With the full backing of a State, and with all the financial and logistical trappings such sponsorship entails, Soleimani was able to bring mayhem and terror as well as exert Iranian influence throughout the Middle East. From Tehran, he directed numerous Shia proxy forces in the region, launching attacks on Israel, Saudi Arabia, and Western interests. He was even behind a plot to assassinate a foreign diplomat in Washington DC.

At the end of 2019, Iranian proxies stormed the compound of the US embassy in Baghdad—eerily reminiscent of the storming of the American embassy in Tehran decades earlier. Ayatollah Khamenei tweeted a response to President Trump which held Iran responsible by stating, “You can’t do anything.”

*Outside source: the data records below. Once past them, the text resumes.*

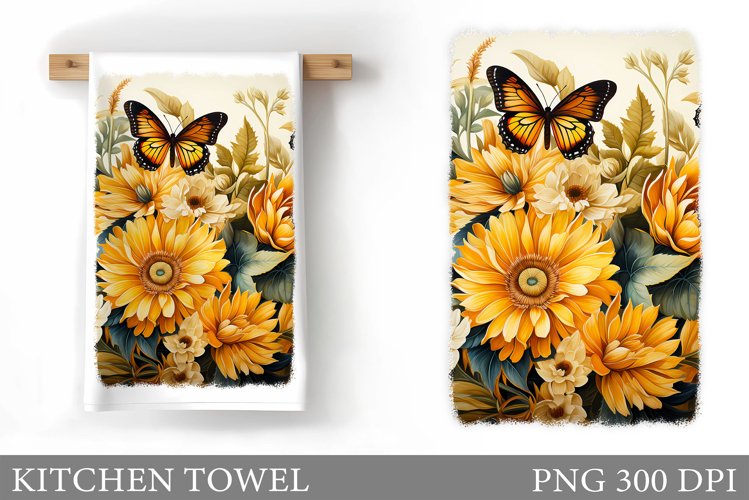 Flowers Kitchen Towel. Butterfly Kitchen Towel Sublimation example image 1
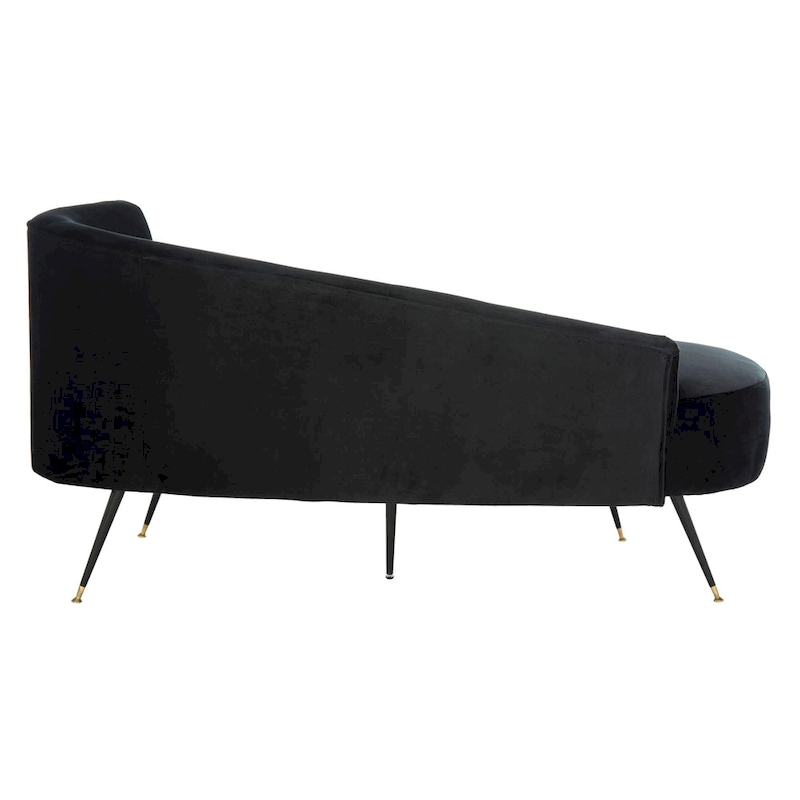 SAFAVIEH Helgrit Black/Gold Velvet Retro Glam Settee - 57.5 W x 27 D x 28 H - 58Wx27Dx28H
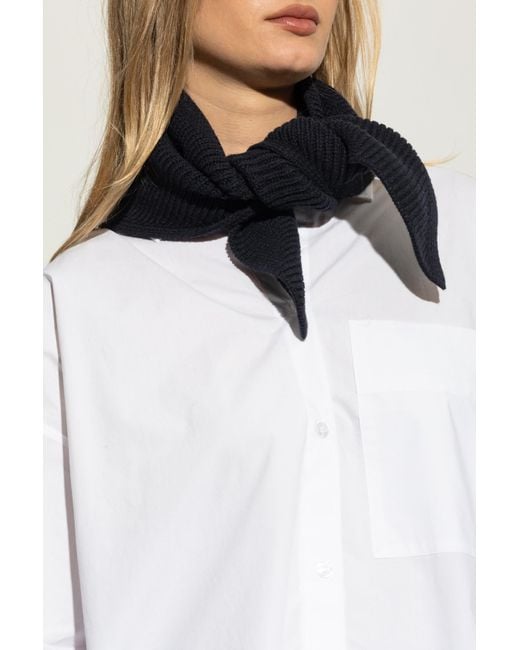 Studio Nicholson Black Wool Scarf 'Pythagoras'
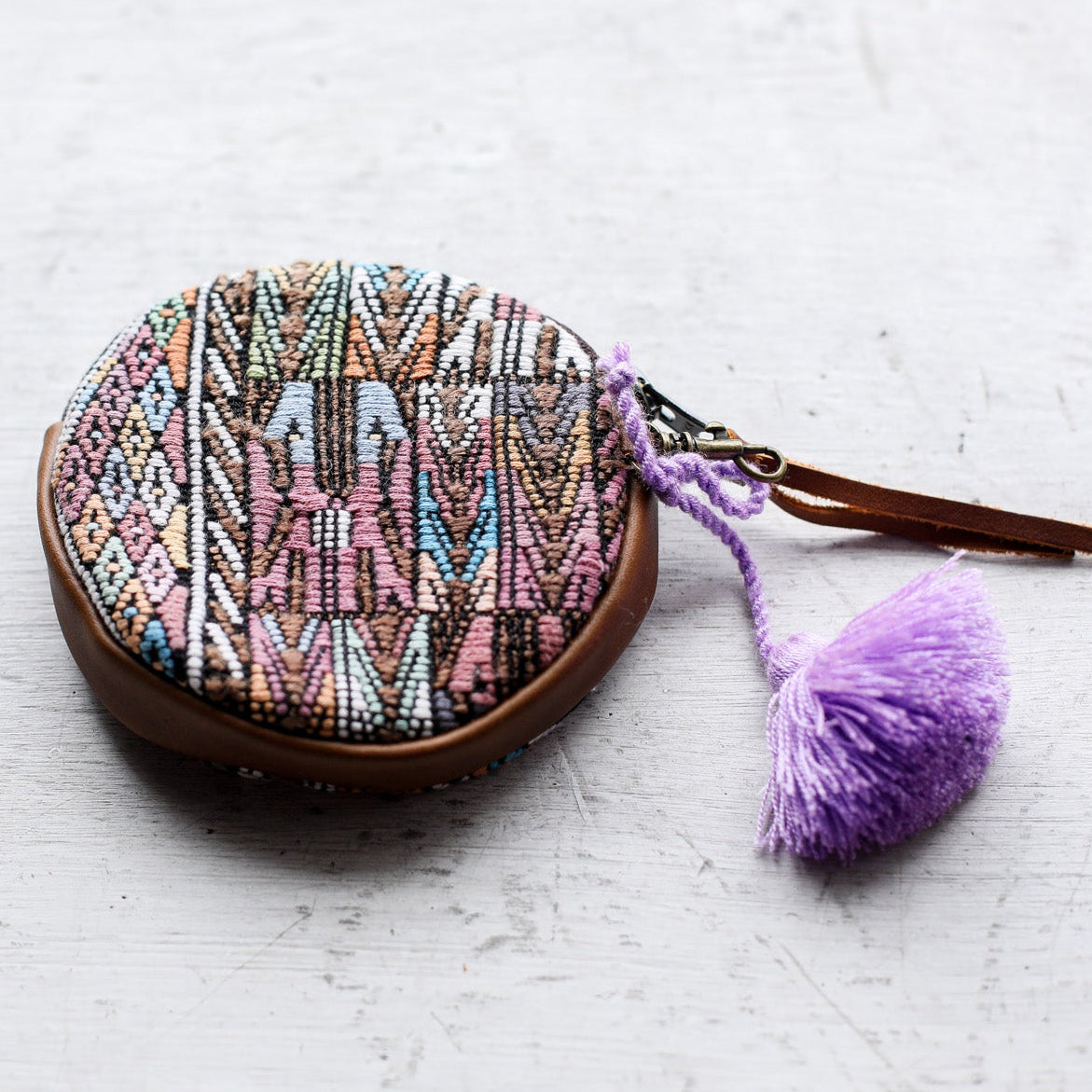 CIRCLE COIN PURSE - OOAK HUIPIL - CAFE - NO. 19038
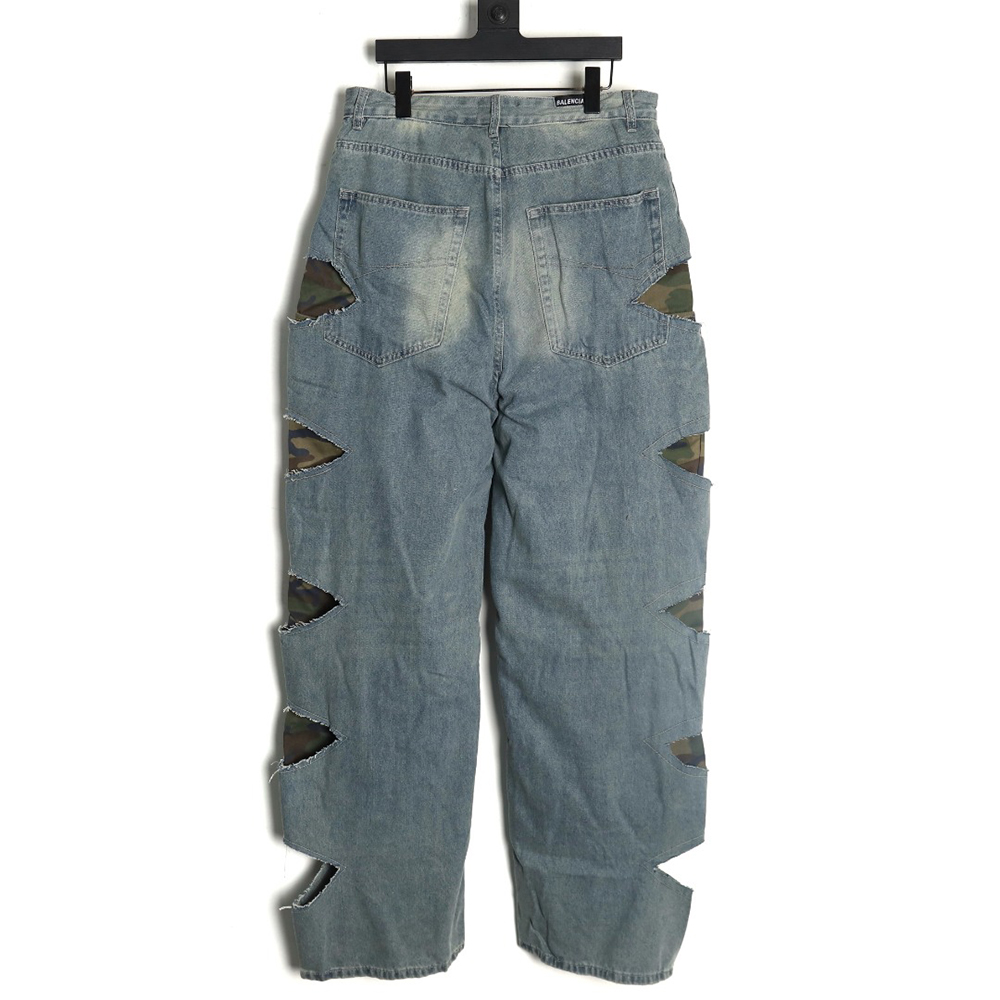 Ba*len*cia*ga ripped camouflage double jeans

Earlier this month, the United States launched an airstrike which killed Soleimani and Abu Mahdi al-Muhandis, the deputy commander of Iran-backed militias known as the Popular Mobilization Forces. In eliminating one of the most dangerous men in the world, a man whose hands were stained with the blood of hundreds of innocent Americans and thousands of civilians throughout the region and around the world, the United States sent a clear message: those who traffic in terror and the murder of innocents will be held accountable.

Kasim Hafeez is the Middle East Analyst for Christians United for Israel.